**TRECHO SELECIONADO**
========
Leões-marinhos continuam sendo alvejados por pescadores nos EUA
Apesar da proteção legal aos leões-marinhos, os pescadores recorrem à força letal para evitar que eles atrapalhem sua pesca.
Todas as manhãs, os cuidadores do Aquário de Shedd, em Chicago, nos EUA, agitam chocalhos e utilizam seus apitos para que Cruz, um leão-marinho de cerca de 102 kg, saiba que é hora do café da manhã. Ele é cego, então, seus cuidadores utilizam sons, toques e cheiros para orientá-lo em seu recinto.
A história de Cruz teve início em 2013, quando socorristas o encontraram encalhado em uma praia movimentada em Santa Cruz, Califórnia. A equipe de resgate informou que ele parecia exausto, abaixo do peso, e completamente indefeso. Mas foram seus olhos que os preocuparam – o esquerdo estava embaçado, e ele não tinha o direito.
O leão-marinho ferido foi levado às pressas para o Centro de Mamíferos Marinhos, em Sausalito, onde raios-X revelaram vários fragmentos de metal alojados em seu crânio. Ele havia levado pelo menos um tiro de espingarda na cabeça. Ele foi tratado até que recuperasse a saúde, mas como não podia mais se defender na natureza selvagem, o Aquário de Shedd o acolheu. Atualmente, de acordo com seus cuidadores, Cruz está se desenvolvendo.
“Ele foi um dos que tiveram sorte”, conta Madelynn Hettiger, gerente do aquário de mamíferos marinhos. “Se ele não tivesse conseguido chegar até a orla, é possível que nós nunca tivéssemos tido conhecimento desse animal”.
Este ano, mais de uma dezena de mamíferos marinhos atingidos por balas, incluindo um golfinho-roaz fêmea prenha, morreu nas praias dos EUA. De acordo com a NOAA Fisheries, a agência encarregada de fazer cumprir as medidas de proteção para mamíferos marinhos, aproximadamente 700 leões-marinhos da Califórnia foram encontrados feridos à bala ou apunhalados entre 1998 e 2017. Apenas alguns infratores foram acusados, sendo que todos eram pescadores.
Os leões-marinhos, que o pescador Brand Little conhece por experiência, são animais muito inteligentes, peritos em furtar salmões, sardinhas e lulas de anzóis ou capturados em uma rede. A reportagem conversou com Little em maio, durante a temporada comercial do salmão, depois que ele havia conduzido seu barco para o porto de Santa Cruz para descarregar sua pesca – 37 salmões-reis, valendo aproximadamente 4,5 mil dólares. Foi uma pescaria bem-sucedida, de acordo com Little. “Eu só perdi um peixe”.
========
**DADOS REGISTRADOS**

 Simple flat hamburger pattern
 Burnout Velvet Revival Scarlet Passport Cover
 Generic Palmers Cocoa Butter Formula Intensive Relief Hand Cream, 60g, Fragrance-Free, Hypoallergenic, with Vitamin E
========
**PERGUNTAS DE LEITURA**
- A) No trecho sobre leões-marinhos, onde Cruz foi encontrado encalhado em 2013?
- B) Escreva a continuação do trecho sobre leões-marinhos a partir da última frase apresentada.

**RESPOSTAS A SEGUIR**
- A) Em uma praia movimentada em Santa Cruz, na Califórnia.

- B)
Aquele peixe não havia quebrado sua linha ou escapado do anzol – ele havia sido roubado por um leão-marinho da Califórnia. Onde quer que os pescadores vão, diz Little, os leões-marinhos os acompanham. “Você não consegue fugir deles. Nós saímos e viajamos por seis horas e eles acompanham. Seis horas! Três deles em cada lado”.
Quando perguntamos para outro pescador de Santa Cruz como ele faz para manter os leões-marinhos longe de sua pesca, ele disse sem rodeios: “Espingarda”. O pescador, que concordou em falar sob a condição de anonimato porque tem receio das repercussões legais, diz que perder um peixe para os leões-marinhos ameaça seu meio de subsistência.
“Eu fico no mar até que meu ombro fique machucado”, disse, fazendo alusão à contusão causada pelo coice de sua espingarda. “É a minha pesca. Eu tenho o direito de ir atrás da minha pesca”.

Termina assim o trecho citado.